-- Begin Listing --

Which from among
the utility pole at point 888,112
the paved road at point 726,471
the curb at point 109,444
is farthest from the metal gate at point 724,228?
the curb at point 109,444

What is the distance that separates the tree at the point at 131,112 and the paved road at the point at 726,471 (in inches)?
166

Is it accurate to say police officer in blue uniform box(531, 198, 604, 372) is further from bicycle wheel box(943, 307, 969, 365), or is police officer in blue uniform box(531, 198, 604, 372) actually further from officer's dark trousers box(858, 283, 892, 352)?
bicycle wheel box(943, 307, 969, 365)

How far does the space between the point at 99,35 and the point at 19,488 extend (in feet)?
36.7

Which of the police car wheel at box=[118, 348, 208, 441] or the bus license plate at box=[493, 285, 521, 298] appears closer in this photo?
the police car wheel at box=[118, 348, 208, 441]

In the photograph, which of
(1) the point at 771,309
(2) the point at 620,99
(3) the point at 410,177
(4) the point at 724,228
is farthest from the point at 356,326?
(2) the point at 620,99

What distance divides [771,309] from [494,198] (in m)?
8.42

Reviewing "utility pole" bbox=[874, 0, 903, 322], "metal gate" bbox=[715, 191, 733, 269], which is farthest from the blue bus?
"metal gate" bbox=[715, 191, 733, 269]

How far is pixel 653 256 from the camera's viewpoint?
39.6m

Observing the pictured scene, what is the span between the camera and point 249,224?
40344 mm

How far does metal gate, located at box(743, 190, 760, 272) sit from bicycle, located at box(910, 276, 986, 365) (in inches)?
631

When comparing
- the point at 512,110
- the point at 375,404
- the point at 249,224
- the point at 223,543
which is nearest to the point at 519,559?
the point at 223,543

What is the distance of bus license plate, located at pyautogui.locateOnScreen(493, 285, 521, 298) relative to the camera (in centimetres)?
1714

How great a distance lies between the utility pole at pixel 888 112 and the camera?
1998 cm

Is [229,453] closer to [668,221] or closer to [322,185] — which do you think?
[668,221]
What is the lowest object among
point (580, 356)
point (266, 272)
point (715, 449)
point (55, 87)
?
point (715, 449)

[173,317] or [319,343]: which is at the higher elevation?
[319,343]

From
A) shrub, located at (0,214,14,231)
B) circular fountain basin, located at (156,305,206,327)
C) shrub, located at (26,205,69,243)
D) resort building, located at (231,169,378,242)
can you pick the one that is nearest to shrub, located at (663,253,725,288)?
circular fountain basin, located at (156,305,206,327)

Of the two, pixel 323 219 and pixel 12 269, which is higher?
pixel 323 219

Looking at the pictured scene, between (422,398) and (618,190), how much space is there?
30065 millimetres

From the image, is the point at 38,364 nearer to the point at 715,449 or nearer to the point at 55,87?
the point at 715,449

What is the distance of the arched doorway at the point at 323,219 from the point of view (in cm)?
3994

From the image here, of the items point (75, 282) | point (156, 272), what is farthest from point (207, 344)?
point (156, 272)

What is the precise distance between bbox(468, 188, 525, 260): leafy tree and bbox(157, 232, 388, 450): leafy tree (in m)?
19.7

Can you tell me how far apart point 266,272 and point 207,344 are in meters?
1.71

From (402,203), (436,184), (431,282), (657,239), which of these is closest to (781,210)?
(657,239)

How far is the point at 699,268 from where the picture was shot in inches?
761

-- End Listing --

- **Problem**:
Render everything from the line containing "What is the precise" down to the end of the rows as a Markdown table with the columns Line No. and Content, numbering each line and leaving out blank lines.

- **Full solution**:
| Line No. | Content |
|---|---|
| 1 | What is the precise distance between bbox(468, 188, 525, 260): leafy tree and bbox(157, 232, 388, 450): leafy tree (in m)? |
| 2 | 19.7 |
| 3 | Can you tell me how far apart point 266,272 and point 207,344 are in meters? |
| 4 | 1.71 |
| 5 | From (402,203), (436,184), (431,282), (657,239), which of these is closest to (781,210)? |
| 6 | (657,239) |
| 7 | How far is the point at 699,268 from where the picture was shot in inches? |
| 8 | 761 |